+++ Available records

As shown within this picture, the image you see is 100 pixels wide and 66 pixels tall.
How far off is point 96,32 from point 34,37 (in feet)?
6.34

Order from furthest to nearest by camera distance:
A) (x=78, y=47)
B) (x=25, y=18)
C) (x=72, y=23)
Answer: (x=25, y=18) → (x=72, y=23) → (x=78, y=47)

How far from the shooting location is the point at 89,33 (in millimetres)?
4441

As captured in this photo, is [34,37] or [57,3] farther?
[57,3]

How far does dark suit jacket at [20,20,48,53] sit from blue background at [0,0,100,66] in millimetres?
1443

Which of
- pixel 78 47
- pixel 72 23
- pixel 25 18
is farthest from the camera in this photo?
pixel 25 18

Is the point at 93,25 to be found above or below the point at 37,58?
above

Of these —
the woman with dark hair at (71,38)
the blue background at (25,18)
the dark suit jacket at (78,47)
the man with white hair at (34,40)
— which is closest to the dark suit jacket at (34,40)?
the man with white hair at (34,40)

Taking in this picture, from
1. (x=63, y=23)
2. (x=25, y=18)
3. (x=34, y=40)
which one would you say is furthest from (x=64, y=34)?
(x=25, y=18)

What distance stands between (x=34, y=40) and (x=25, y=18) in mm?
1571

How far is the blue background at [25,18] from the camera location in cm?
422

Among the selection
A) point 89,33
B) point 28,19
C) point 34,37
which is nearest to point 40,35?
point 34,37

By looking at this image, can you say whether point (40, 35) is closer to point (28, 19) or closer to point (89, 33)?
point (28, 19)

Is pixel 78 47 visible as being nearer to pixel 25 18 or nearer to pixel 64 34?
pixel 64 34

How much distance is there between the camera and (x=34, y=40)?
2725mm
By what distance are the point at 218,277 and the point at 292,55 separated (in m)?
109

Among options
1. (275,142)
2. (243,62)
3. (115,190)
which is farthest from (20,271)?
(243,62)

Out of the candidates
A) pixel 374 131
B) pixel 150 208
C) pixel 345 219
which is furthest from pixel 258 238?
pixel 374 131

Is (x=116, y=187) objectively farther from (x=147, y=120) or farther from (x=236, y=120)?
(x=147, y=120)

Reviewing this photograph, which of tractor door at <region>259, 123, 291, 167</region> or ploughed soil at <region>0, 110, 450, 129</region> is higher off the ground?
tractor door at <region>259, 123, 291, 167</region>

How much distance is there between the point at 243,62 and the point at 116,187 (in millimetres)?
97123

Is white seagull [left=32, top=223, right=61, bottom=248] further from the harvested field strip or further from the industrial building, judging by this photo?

++++++

_What you are asked to do_
Convert every line of the records above into a numbered list, leaving out the blank lines.

_Task solution_
1. As shown within this picture, the image you see is 100 pixels wide and 66 pixels tall.
2. How far off is point 96,32 from point 34,37 (in feet)?
3. 6.34
4. Order from furthest to nearest by camera distance:
5. A) (x=78, y=47)
6. B) (x=25, y=18)
7. C) (x=72, y=23)
8. Answer: (x=25, y=18) → (x=72, y=23) → (x=78, y=47)
9. How far from the shooting location is the point at 89,33 (in millimetres)?
10. 4441
11. As captured in this photo, is [34,37] or [57,3] farther?
12. [57,3]
13. How far does dark suit jacket at [20,20,48,53] sit from blue background at [0,0,100,66] in millimetres?
14. 1443
15. Which of
16. - pixel 78 47
17. - pixel 72 23
18. - pixel 25 18
19. is farthest from the camera in this photo?
20. pixel 25 18
21. Is the point at 93,25 to be found above or below the point at 37,58?
22. above
23. Of these —
24. the woman with dark hair at (71,38)
25. the blue background at (25,18)
26. the dark suit jacket at (78,47)
27. the man with white hair at (34,40)
28. — which is closest to the dark suit jacket at (34,40)?
29. the man with white hair at (34,40)
30. Taking in this picture, from
31. 1. (x=63, y=23)
32. 2. (x=25, y=18)
33. 3. (x=34, y=40)
34. which one would you say is furthest from (x=64, y=34)?
35. (x=25, y=18)
36. What distance stands between (x=34, y=40) and (x=25, y=18) in mm?
37. 1571
38. How far is the blue background at [25,18] from the camera location in cm?
39. 422
40. Among the selection
41. A) point 89,33
42. B) point 28,19
43. C) point 34,37
44. which is nearest to point 40,35?
45. point 34,37
46. By looking at this image, can you say whether point (40, 35) is closer to point (28, 19) or closer to point (89, 33)?
47. point (28, 19)
48. Is pixel 78 47 visible as being nearer to pixel 25 18 or nearer to pixel 64 34?
49. pixel 64 34
50. How much distance is there between the camera and (x=34, y=40)?
51. 2725mm
52. By what distance are the point at 218,277 and the point at 292,55 separated (in m)?
53. 109
54. Among options
55. 1. (275,142)
56. 2. (243,62)
57. 3. (115,190)
58. which is farthest from (20,271)?
59. (243,62)
60. Out of the candidates
61. A) pixel 374 131
62. B) pixel 150 208
63. C) pixel 345 219
64. which is furthest from pixel 258 238?
65. pixel 374 131
66. Is (x=116, y=187) objectively farther from (x=147, y=120) or farther from (x=236, y=120)?
67. (x=147, y=120)
68. Reviewing this photograph, which of tractor door at <region>259, 123, 291, 167</region> or ploughed soil at <region>0, 110, 450, 129</region> is higher off the ground?
69. tractor door at <region>259, 123, 291, 167</region>
70. How much distance is there between the point at 243,62 and the point at 116,187 (in millimetres)?
71. 97123
72. Is white seagull [left=32, top=223, right=61, bottom=248] further from the harvested field strip or further from the industrial building, judging by this photo?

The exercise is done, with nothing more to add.